The Wedding Plan, a religious film with the heartbeat of a crowd-pleaser (or maybe vice versa), wastes no time establishing its stakes. The opening scene introduces Michal (Noa Koler), who’s come to a local matchmaker—the old-school, analog answer to a dating website—for help in finding an eligible, suitably Orthodox bachelor. Michal, who runs a mobile petting zoo from Jerusalem (her apartment is a makeshift menagerie—one monkey wrench in her love life, perhaps), is restlessly single at 32. “What do you want?” the matchmaker asks again and again, and as Michal’s canned, boilerplate answers give way to tearful honesty, we understand all that really brought her there: not just a desire to honor God through marriage, but also the less selfless desire for security and companionship, to get her parents off her back, even just to escape the cyclical disappointment of the dating scene. Right from the start, The Wedding Plan has located a sweet spot between the specific and the universal; as in Fill The Void, the characters and their feelings are relatable, no matter how unfamiliar and even restrictive their world may look to certain audiences.
But this is a breezier confection than Burshtein’s last one; it’s closer to Nora Ephron than Jane Austen. When she’s dumped, maybe a scene later, while tasting entree options with the payot-sporting fellow who’s too hastily agreed to marry her, Michal makes a vow: She’ll continue planning the ceremony, keeping the faith that Mr.

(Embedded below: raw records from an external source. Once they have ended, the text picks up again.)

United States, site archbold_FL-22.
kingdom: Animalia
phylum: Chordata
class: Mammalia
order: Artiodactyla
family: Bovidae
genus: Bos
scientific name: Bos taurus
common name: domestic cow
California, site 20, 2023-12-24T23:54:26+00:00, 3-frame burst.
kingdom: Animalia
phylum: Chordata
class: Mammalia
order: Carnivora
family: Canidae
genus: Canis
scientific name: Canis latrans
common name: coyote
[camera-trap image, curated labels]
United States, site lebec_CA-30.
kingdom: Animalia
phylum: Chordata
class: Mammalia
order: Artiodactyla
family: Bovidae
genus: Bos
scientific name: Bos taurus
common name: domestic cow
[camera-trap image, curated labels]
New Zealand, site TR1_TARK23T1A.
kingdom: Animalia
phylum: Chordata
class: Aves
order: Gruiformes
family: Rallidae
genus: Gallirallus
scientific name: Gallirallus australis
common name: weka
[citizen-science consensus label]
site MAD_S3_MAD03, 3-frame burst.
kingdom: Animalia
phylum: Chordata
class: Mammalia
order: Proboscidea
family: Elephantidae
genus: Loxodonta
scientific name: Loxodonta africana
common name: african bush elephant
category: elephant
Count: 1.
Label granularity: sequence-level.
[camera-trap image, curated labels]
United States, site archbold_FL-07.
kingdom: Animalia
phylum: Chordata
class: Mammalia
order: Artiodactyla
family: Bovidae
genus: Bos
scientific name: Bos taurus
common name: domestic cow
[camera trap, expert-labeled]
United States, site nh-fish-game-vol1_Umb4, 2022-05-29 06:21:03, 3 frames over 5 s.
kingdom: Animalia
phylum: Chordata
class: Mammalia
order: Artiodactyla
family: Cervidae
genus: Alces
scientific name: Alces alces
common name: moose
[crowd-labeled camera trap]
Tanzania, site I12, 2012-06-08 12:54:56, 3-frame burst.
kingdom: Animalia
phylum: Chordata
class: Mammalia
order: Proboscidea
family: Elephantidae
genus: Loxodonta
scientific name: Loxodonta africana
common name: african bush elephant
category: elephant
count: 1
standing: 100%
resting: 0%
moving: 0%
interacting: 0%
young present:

Right will present himself before the month (and Hanukkah) is up. This leads to a string of blind dates with various suitors: the oddball who averts his eyes from every potential partner, in order to assure that whoever he marries will be the most beautiful woman he’s ever seen; the deaf bachelor whose translator struggles to convey Michal’s unusually inflexible timetable; a handsome, charming pop star (Oz Zehavi) who’s perfect in every way, save for the fact that he clearly sees spirituality as a new craze rather than a true following. With only a little tweaking, one could imagine Kristen Wiig bumbling through similar episodes. But Koler, the film’s largely unknown star, always keeps the emotions real. She’s about as down-to-earth as someone determined to meet and marry her soul mate within 30 days can seem.
The Wedding Plan employs its supporting cast as a collective voice of reason; even those rolling with Michal’s outlandish leap of faith can’t help but gently suggest that, hey, maybe God helps those who cut their losses. Is Michal putting her full trust in the biggest matchmaker of them all, as some kind of expression of her devotion? Or is she secretly just banking on a miracle? It’s a debate that Burshtein smuggles into this high-concept charmer, along with other insights about what it means to be a single woman, faithful but independent of spirit, in a culture that puts a major premium on pairing off. In the end, The Wedding Plan doesn’t exactly shatter the conventions of its adopted genre, any more than it genuinely challenges the belief system of its characters. In fact, the climax simultaneously affirms both, in a manner so predictable that even identifying all of the story’s supporting players would probably give away the game for plenty of readers. All the same, the ending is pure cornball bliss, rewarding faith in conventions and creed alike. Turns out that, every once in a while, wedding something old to something borrowed can make something new.